Please do not approve the administration's proposed $700 billion bailout plan!  
 
I know you care deeply about the health of the nation's economy, and the impact on local businesses. And I am sure we would all gladly pay now to prevent a damaging recession or depression later.  
 
However, the Administration's proposal does not guarantee the future health of the economy.  
 
At best, it may prop up some failing investment banks a little bit longer.  
 
At worst, it will reward those institutions that took inappropriate risks with their investor's money. And it will tie up funds that could be used to fight a recession or depression more effectively.  
 
Most importantly, there is no clear reason why this large sum of money should be spent or allocated now.  
 
The proposal is right to focus on subprime mortgage instruments as a key factor in the current crisis among investment banks. Those instruments will probably continue to lose value over the next year, as more mortgage holders default, and investors decline to purchase them. However, that decline is not likely to be stopped by the Administration's plan. Instead, the result will be a lot of taxpayer money spent on instruments that will continue their collapse.  
 
Also, the impact beyond overly-leveraged investment banks is not clear. Many parts of the national and world economy are more healthy, including commercial banks.  
 
  • It is possible that the Administration's plan will not be able to stop a wider economic downturn, and the $700 billion will simply evaporate.  
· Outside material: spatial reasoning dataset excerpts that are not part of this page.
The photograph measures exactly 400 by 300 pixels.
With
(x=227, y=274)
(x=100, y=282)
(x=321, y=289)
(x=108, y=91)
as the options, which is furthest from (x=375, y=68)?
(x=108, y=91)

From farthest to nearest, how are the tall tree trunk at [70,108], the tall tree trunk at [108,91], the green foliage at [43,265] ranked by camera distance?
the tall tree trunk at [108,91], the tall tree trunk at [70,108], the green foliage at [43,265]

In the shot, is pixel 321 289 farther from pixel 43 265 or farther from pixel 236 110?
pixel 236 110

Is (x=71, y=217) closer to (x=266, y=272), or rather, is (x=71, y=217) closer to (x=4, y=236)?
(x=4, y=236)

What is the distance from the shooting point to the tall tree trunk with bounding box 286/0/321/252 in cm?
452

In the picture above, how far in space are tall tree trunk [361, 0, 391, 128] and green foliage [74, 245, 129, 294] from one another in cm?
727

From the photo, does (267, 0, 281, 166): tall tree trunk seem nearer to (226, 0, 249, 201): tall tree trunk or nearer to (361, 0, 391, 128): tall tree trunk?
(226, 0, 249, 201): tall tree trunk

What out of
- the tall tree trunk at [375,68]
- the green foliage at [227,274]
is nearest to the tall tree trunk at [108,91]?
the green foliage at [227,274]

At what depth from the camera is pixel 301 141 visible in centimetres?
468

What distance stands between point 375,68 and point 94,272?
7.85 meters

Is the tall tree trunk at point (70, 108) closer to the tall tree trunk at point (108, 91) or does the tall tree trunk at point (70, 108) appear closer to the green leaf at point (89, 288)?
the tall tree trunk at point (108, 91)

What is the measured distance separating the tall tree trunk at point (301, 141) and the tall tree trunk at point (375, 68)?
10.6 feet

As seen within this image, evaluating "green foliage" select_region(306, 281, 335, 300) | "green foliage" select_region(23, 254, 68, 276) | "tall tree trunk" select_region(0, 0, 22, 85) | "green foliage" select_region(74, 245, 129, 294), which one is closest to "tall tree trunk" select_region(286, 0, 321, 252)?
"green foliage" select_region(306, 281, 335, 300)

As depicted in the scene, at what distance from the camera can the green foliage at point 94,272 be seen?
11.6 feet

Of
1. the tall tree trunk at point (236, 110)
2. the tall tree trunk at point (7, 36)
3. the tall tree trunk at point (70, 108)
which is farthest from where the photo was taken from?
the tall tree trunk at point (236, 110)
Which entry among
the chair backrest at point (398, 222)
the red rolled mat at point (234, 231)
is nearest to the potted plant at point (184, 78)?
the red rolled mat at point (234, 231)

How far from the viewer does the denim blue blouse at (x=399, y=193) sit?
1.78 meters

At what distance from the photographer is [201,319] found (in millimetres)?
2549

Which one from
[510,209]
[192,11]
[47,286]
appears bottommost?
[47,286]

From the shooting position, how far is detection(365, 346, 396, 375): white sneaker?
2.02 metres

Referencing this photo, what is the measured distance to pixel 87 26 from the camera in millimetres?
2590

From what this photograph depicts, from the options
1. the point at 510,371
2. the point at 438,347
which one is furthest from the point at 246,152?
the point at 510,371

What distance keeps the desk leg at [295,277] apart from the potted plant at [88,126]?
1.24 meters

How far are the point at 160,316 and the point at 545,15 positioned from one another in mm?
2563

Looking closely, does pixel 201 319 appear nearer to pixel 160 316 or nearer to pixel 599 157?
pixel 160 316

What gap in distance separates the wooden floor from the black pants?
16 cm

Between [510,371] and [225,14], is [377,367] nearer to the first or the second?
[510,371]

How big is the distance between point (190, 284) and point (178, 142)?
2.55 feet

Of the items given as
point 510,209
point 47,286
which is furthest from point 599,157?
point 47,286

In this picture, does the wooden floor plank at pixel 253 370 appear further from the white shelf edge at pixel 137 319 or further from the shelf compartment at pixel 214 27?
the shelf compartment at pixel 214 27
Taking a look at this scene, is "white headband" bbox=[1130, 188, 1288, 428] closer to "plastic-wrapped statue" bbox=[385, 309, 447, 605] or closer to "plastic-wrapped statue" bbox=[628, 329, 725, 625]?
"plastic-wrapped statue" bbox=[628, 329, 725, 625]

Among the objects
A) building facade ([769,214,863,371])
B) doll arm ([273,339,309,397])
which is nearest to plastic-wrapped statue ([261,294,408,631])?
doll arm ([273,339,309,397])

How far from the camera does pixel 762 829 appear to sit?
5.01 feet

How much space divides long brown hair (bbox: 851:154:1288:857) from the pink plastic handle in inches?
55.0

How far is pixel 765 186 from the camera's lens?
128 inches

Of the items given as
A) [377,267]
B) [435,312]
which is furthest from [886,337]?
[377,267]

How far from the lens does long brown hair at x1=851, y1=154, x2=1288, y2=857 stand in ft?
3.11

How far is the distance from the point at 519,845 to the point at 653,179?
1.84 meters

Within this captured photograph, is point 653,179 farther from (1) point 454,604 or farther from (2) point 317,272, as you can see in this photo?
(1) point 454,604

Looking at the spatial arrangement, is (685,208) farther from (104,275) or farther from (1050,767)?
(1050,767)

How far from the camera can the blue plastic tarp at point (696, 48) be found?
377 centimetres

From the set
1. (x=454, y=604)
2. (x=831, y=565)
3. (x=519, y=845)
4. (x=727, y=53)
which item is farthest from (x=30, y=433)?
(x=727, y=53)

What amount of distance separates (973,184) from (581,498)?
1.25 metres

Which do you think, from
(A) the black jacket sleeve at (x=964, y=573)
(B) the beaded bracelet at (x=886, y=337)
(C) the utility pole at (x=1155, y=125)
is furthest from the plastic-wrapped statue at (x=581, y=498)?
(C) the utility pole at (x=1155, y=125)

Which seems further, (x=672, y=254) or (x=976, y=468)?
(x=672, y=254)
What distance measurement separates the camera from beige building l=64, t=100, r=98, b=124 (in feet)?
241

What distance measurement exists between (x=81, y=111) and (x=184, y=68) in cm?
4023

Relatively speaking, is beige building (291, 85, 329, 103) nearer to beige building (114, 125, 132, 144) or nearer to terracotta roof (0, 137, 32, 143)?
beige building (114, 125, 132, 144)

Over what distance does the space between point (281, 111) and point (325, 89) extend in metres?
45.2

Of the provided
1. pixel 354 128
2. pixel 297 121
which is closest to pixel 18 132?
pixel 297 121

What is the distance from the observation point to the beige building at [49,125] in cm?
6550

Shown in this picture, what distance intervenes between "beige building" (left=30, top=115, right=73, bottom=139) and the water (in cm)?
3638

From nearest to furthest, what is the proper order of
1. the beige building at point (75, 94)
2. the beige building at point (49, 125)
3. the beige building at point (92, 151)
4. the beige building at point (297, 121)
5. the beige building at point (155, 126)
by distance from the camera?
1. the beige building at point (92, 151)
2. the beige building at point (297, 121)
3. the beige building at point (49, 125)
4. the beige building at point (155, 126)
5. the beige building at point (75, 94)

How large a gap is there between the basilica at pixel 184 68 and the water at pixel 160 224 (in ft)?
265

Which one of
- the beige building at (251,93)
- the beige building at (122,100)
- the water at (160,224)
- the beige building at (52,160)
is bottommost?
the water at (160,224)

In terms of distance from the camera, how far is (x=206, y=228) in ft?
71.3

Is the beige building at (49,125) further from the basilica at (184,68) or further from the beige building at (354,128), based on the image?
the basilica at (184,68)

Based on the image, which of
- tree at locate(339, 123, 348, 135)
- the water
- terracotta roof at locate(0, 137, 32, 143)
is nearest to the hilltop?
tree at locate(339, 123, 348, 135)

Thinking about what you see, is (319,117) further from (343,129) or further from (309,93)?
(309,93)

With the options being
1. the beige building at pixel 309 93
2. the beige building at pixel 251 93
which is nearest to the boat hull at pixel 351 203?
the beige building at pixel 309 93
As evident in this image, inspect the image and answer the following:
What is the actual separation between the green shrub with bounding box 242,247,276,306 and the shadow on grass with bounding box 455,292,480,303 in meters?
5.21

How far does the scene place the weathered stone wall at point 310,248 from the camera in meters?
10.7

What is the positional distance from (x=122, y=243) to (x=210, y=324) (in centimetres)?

  • It is possible that no wider economic downturn will happen, and the Administration's plan only lines the pockets of poorly-managed investment banks.  
  • It is unlikely that a wider economic downturn could be stopped by purchasing a fraction of available mortgage instruments.
 
 
There are measures that could be taken to improve the health of the economy!  
  • Restore the separation of investment and commercial banks. The Federal Government should not be insuring high-risk investment companies. This means restoring parts of the Glass-Steagall Act of 1933, which was repealed by the Gramm-Leach-Bliley Act of 1999. The current crisis was greatly exacerbated by the risks that investment banks took with commercial deposits.
  • Get the deficit under control. Large budget deficits have put the dollar at risk, and made foreign creditors unwilling to loan us money. If foreign creditors lose confidence in the US Dollar, and we have not restrained our spending, the result would be either economic collapse or hyperinflation. That is much worse than a recession.
 
 
But whatever you decide to do, please do not vote for the Administration's plan! It is only likely to reward those who took inappropriate risks, and will not prevent a recession if one is truly coming.